Over the years, the convergence of divergent cultural, social and linguistic backgrounds have evolved into a unique cultural pot-pourri full of colour, vibrancy and charm.

The Andaman Islands' economy relies strongly on agriculture; mainly spices, coconuts, potatoes and rice. Harry enthused, "they grow some of the tastiest potatoes I've ever eaten." One of the only environmentally sensitive practices in the Islands spurs the largest export market; plywood. The large hardwood forests are logged selectively on a small scale, by hard manual labour, no chainsaws only axes, double-ended bush-saws and elephants trained to move the felled trunks.
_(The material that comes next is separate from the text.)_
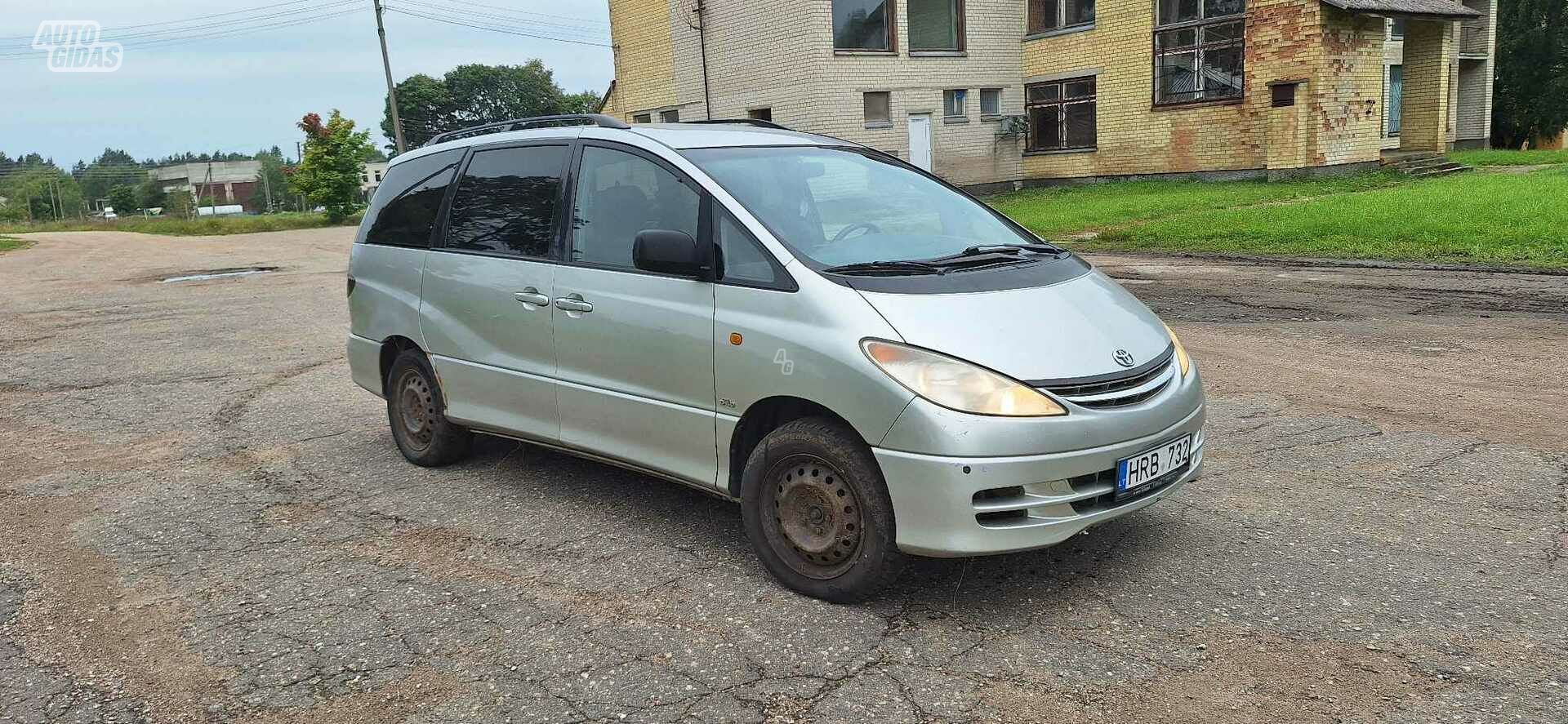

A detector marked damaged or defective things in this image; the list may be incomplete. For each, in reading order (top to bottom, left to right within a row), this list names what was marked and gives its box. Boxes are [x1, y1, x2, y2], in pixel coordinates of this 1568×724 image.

pothole patch [157, 266, 277, 282]
cracked asphalt [0, 230, 1561, 724]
High quality grade plywood for construction and boat building is exported to western countries. Fishing and tourism have been slowly creeping into the equation and will likely bring about an economic uplift to the territory, as more islands become open to foreign tourists. Commercial fishing is limited and prohibited within three miles of the shore and this surely protects the immaculate conditions of the reefs and the abundance of colourful marine life.

With the enormous 281.50 sq. km. Wandoor National Marine Park comprising of a maze of pristine islands, the Andamans scream with eco-tourism potential. Unfortunately, or fortunately, only two of these islands are accessible to tourists for conservation reasons. The coral reefs that abound the marine park have been described as the "triumphant achievement of coral polyps." Hence, this fragile eco-system, so abused in other parts of the world, remains untouched, hosting an immensely diverse range of marine life in crystal-clear waters. Diving is only allowed with a registered dive company unless special permission has been granted by the Commissioner.

On land, more than 92% of the geographical area is blanketed with tropical forests filled with evergreens, the largest of which average a height of 42 metres. Roaming the forest floors are spotted deer, Andaman wild pigs, civets, shrews and elephants to name a few mammals. A rich avi-faunal diversity attracts bird watchers; as many as 246 species and sub species of birds inhabit the islands. Another factor contributing to the unsullied condition of the environment is quite unique as Harry explained, "one of the most impressive aspects of the islands' management is that the use of plastic bags is entirely illegal. Purchased goods are wrapped in biodegradable brown paper, which spares the land and seas."

Reaching the Andaman Islands from Phuket is easiest by boat. Travellers need to arrange a six month Indian visa, with a one month restricted pass for the Andamans, at a cost of THB 3,000. On arrival at Port Blair, the only point of entry, yachts must give the harbourmaster their intended itinerary. Passengers will then be informed of the areas that are out of bounds. Yachts are expected to report their positions daily by radio. There are regular flights and ship passages to and from Calcutta and Chennai (Madras) and it is understood that the airport is to be upgraded to International status, as the current Administration is active in encouraging eco-friendly tourists to visit their beautiful islands

"It is an amazing place, full of colour and character. The people are friendly and welcoming, the environment is beautiful and the culture and history are fascinating. This was our second trip and we would like to return. The Resident Commissioner has agreed to a boat rally to the Islands from Phuket scheduled for February 2003.